SEU: Search Engine Understanding
InLinks just added the concept of “Search Engine Understanding” (SEU) to its content Optimization audits, so it seems good to explain this concept.
What is SEU?
SEU or “Search Engine Understanding” is an analysis of the engine’s natural language processing API’s ability to recognize all the entities or topics on a page of content. Modern search engines (in particular, Google) have moved towards this approach of connecting a page’s underlying concepts to their knowledge graph. However, parsing words and text and trying to extract underlying concepts is not always an exact science. InLinks publishes regular case studies tracking Google’s understanding of concepts in different sectors, according to its own natural language API.
How do you Calculate SEU?
Calculating SEU is done by comparing two different NLP (Natural Language Processing) algorithms. The first is Google’s public Natural Language API and the second is Inlinks’ own proprietory NLP API which is not currently public. We then look at the number of defined entities in both data sets to get a percentage score of how many Google registers in its API.

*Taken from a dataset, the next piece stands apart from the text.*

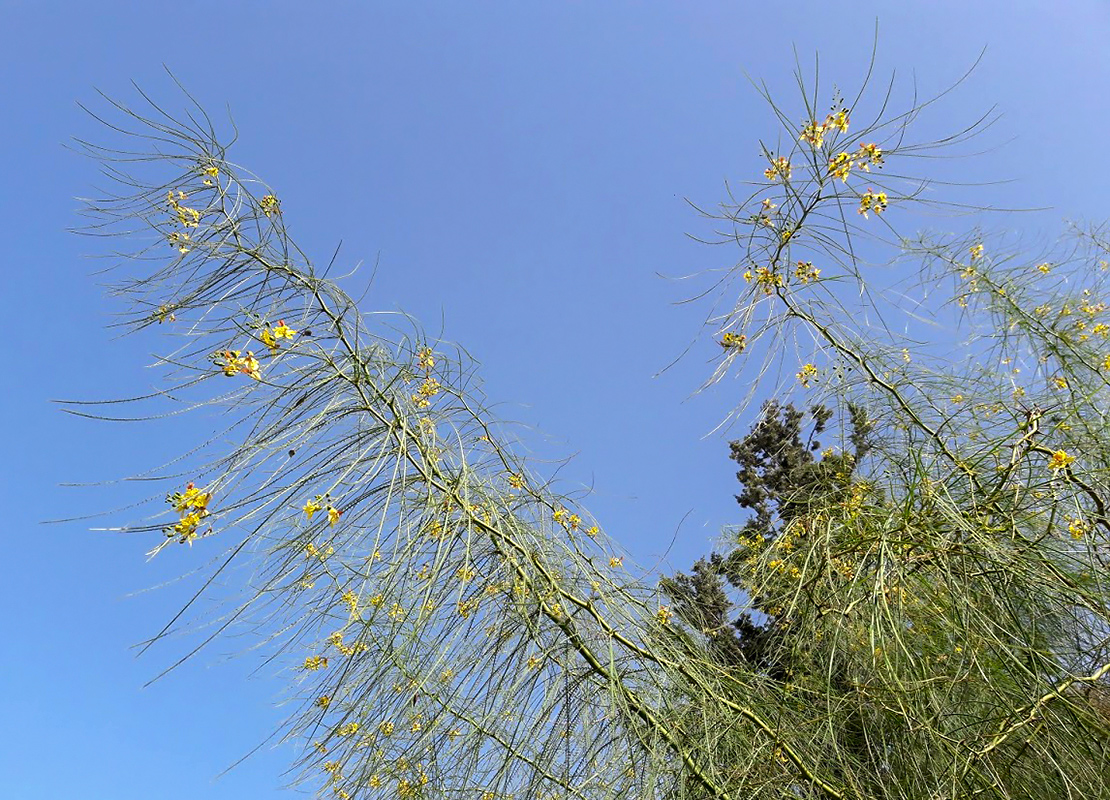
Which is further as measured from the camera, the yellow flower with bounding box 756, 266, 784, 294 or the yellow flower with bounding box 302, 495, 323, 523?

How Good is the inLinks NLP API?
The InLinks API is specifically designed to be overly aggressive at extracting entities from a corpus of text. This will occassionally mean that it finds topics that a human would say are incorrect (for example, we might see text talking about an “engine” in this text and incorrectly associate this with a combustion engine). This aggressive approach is important, however, for SEOs, because it is the job of the content optimizer to match genuine topics to the about schema and to help ensure the CORRECT entities are communicated to Google. (InLinks also helps automate this through about schema)
Does Google use the same API in its search engine as they offer Publicly?
We only know that the one we use is the official Google API. It is part of the larger Cloud Machine Learning API family from Google.
Why is SEU helpful for SEOs and how do I use it?
If you can rephrase your content to make it easier for a search engine to extract the correct topics as relevant and meaningful, then the search engine can store all those topics very efficiently in their Knowledge Graph. When a user asks for a particular search query, a Search engine can look at the pattern of topics that might be relevant for answering that query and then display results with a close digital footprint to the one the searcher may need.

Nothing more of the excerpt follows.